*** Opening of Passage for review ***

Fort Meade fair attraction offers flight into alien world


Even after four rides, Tracy Wolfe could not describe everything she saw and felt on the Chameleon.

"So much is happening when you're on it," Miss Wolfe said of the high-tech, "virtual reality" amusement park ride. "It's incredible though. There's no doubt about that."

Chameleon came to Fort Meade on Friday for MeadeFest, a four-day fair that continues today and tomorrow from noon to 11:30 p.m. Admission is free.

The machine's 3-D graphics and motion-based simulation let riders "fly" their aircraft through tunnels of the planet Terium and shoot down enemy Graaks -- evil, green monsters -- while dodging exploding mines. The "pilots" are seeking Limonium, which provides food and energy for Teriumians.

The three-minute ride costs $3 for children up to age 12 and $6 for adults.

"It's wild. . . . You're riding through mazes of tunnels, ducking in and out trying to avoid aliens and the whole time your stomach lifts up, just like when you go down the first hill of a roller coaster," said Miss Wolfe, a marketing coordinator.

The machine looks like a giant octopus, with six arms holding gondolas, called TurboPod 9000s.

Before getting on the ride, there is a five-minute video explaining the characters. Then the riders board their gondolas and fasten their seat belts. The engines roar as the arms begin to rotate between 12 rpm and 18 rpm, creating G-forces that simulate a 150-mph ride over red and gray terrain.

"It was so cool," said Chris Wagner, 9, of McLean, Va., who took five rides on Chameleon. "I was speeding through the whole ride, blowing stuff away. I hit the tunnel's sides a few times, but we just kept on going."

About 12,000 people have ridden Chameleon since it became a commercial ride in October, said Dale Roberts, president of Chameleon Technologies Inc.

"We've only had four people get sick the entire time we've been doing this," he said. "The high thrill excitement and the simulated environment makes most people forget the outside surroundings. They become immersed in the ride."

Veda International, an $80 million corporation that has built flight training simulators for the government for 29 years, designed Chameleon, said publicist Amy Bowden. Chameleon and similar rides made by Veda have appeared throughout the country and were a popular attraction at MTV's spring break celebration in San Diego and at spring break in Daytona Beach, Fla.

Miss Wolfe said the best part of the ride is the "death drop," a steep cliff leading from one tunnel to another.

"When we hit that steep drop-off point, it's like you're going for your life," she said. "You get a kind of light feeling."

*** Close of Passage for review ***
*** Opening of Information shown ***

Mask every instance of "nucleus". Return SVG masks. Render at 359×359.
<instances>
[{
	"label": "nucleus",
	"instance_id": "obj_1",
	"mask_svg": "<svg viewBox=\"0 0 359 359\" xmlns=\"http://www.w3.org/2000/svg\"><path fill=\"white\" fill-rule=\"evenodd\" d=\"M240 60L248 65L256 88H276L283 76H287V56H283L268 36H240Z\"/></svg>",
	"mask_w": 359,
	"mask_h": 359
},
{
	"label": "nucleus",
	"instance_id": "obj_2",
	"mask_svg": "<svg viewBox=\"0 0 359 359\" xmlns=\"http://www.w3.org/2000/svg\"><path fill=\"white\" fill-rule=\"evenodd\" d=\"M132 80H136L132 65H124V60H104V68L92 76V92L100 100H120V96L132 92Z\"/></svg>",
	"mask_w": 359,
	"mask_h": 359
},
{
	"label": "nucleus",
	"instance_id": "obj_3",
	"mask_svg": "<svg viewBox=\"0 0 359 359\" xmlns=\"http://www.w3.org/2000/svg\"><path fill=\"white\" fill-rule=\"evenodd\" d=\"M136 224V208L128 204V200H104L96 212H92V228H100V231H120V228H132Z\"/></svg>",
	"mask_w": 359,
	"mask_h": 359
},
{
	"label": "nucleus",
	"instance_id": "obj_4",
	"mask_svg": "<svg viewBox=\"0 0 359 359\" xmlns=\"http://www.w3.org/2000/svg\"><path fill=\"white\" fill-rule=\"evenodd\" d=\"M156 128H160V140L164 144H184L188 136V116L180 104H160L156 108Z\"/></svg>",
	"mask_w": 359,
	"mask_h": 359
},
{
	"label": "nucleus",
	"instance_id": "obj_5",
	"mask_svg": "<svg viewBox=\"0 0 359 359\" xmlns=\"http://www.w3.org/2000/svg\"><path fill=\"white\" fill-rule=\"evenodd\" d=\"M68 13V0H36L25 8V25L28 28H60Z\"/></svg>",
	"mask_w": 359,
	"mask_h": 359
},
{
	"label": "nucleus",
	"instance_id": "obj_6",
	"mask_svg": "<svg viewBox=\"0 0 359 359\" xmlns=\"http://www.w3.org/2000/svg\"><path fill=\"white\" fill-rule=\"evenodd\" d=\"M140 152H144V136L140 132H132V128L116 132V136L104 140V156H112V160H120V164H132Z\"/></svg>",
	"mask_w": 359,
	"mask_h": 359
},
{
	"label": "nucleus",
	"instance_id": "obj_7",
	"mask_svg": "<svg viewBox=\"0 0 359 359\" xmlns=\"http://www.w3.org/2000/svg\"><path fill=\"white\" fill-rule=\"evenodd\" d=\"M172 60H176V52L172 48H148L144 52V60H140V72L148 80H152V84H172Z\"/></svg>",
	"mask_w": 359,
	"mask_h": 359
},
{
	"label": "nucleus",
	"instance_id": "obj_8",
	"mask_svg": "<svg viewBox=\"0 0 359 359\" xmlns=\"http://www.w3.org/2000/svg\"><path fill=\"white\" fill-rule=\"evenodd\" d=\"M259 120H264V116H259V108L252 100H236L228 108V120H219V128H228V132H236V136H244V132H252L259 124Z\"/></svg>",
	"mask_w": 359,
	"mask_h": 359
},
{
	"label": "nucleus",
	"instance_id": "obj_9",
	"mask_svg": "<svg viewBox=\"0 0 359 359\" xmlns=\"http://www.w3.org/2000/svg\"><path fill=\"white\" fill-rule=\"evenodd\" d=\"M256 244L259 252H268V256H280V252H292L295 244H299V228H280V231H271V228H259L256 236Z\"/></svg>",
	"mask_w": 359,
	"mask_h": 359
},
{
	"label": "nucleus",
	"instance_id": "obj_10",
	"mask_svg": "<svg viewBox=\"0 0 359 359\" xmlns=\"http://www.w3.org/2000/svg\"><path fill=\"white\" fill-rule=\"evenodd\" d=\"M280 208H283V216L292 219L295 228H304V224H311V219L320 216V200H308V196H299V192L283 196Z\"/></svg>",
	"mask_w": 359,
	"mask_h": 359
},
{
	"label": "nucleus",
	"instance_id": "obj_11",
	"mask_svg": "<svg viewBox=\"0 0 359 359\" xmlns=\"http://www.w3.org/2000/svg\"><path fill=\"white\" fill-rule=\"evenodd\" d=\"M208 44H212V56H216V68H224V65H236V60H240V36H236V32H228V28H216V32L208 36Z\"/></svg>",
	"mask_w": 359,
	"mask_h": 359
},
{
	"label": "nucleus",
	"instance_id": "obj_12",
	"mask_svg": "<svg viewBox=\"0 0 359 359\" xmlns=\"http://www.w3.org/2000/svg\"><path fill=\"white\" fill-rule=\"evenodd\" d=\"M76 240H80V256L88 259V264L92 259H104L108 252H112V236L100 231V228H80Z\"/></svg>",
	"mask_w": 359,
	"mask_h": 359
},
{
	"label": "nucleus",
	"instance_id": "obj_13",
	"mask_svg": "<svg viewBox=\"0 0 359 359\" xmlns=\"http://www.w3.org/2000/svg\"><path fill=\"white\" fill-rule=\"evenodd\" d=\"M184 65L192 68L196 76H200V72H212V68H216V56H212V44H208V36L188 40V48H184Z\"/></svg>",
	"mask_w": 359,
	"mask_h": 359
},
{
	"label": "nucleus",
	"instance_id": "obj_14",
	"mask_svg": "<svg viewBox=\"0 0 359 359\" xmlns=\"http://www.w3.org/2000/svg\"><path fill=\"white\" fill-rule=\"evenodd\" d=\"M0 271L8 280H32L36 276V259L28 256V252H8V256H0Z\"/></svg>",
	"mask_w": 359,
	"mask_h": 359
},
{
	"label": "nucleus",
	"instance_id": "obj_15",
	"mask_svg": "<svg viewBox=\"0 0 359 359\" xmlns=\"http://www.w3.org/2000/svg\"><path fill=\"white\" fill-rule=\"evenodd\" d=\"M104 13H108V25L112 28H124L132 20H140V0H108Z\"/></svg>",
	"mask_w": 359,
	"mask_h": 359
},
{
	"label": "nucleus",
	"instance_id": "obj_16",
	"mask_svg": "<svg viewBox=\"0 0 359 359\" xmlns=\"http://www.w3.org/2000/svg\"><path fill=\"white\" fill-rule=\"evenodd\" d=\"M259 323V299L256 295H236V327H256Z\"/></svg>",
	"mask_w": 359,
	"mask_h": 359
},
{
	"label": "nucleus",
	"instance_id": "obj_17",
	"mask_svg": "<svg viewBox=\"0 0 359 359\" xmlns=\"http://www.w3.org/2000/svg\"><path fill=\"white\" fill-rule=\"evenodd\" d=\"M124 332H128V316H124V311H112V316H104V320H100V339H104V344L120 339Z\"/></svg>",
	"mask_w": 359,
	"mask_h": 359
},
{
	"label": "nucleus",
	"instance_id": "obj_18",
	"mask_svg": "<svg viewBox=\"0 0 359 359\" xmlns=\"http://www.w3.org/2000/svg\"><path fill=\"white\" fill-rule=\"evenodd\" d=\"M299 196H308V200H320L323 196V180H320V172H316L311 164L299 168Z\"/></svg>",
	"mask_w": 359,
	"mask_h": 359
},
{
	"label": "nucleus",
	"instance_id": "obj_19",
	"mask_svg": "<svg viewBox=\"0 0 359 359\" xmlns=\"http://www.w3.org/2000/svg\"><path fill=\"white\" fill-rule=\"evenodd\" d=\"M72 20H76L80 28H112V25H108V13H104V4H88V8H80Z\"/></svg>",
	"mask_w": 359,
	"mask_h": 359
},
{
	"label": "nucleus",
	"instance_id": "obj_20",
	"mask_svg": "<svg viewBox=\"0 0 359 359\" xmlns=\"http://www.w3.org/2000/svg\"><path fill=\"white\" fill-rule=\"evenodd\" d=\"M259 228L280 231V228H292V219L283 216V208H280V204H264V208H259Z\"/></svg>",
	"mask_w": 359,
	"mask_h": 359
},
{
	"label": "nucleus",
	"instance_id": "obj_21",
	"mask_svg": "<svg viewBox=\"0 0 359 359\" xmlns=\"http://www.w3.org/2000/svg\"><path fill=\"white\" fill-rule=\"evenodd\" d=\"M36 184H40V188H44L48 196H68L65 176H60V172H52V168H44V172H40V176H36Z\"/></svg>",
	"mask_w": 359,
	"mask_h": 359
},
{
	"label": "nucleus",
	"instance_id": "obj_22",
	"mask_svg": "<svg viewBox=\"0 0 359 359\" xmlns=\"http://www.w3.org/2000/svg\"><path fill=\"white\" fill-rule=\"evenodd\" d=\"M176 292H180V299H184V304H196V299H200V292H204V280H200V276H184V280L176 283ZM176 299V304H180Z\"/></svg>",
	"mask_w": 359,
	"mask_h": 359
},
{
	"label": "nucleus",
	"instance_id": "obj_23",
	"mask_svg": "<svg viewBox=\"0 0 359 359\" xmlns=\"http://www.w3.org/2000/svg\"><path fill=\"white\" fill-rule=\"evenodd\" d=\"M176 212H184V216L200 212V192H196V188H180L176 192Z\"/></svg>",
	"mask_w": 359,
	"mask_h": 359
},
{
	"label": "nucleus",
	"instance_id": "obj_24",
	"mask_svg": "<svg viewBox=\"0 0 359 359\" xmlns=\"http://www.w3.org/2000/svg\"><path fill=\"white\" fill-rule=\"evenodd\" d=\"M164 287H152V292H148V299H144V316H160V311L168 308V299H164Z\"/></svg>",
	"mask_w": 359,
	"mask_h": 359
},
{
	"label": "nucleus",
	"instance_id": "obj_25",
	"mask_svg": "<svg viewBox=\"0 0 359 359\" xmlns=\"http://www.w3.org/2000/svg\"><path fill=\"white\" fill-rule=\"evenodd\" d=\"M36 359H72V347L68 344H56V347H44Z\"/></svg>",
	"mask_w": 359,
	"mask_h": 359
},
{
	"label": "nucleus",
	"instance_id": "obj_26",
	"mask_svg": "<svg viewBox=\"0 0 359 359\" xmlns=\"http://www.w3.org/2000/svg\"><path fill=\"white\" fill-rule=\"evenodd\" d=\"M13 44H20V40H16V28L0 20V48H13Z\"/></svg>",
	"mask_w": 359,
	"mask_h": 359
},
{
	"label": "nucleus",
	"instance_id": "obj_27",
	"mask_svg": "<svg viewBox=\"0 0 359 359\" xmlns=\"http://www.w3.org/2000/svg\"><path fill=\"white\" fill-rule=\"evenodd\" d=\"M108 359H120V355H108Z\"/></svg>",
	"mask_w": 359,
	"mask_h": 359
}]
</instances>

*** Close of Information shown ***

◆ About this task ◆
Reproduce the article on the Fort Meade fair ride between "Fort Meade fair" and "Admission is free.", inclusive, switching "Miss Wolfe" to "Ms. Wolfe".

◆ Problem solution ◆
Fort Meade fair attraction offers flight into alien world


Even after four rides, Tracy Wolfe could not describe everything she saw and felt on the Chameleon.

"So much is happening when you're on it," Ms. Wolfe said of the high-tech, "virtual reality" amusement park ride. "It's incredible though. There's no doubt about that."

Chameleon came to Fort Meade on Friday for MeadeFest, a four-day fair that continues today and tomorrow from noon to 11:30 p.m. Admission is free.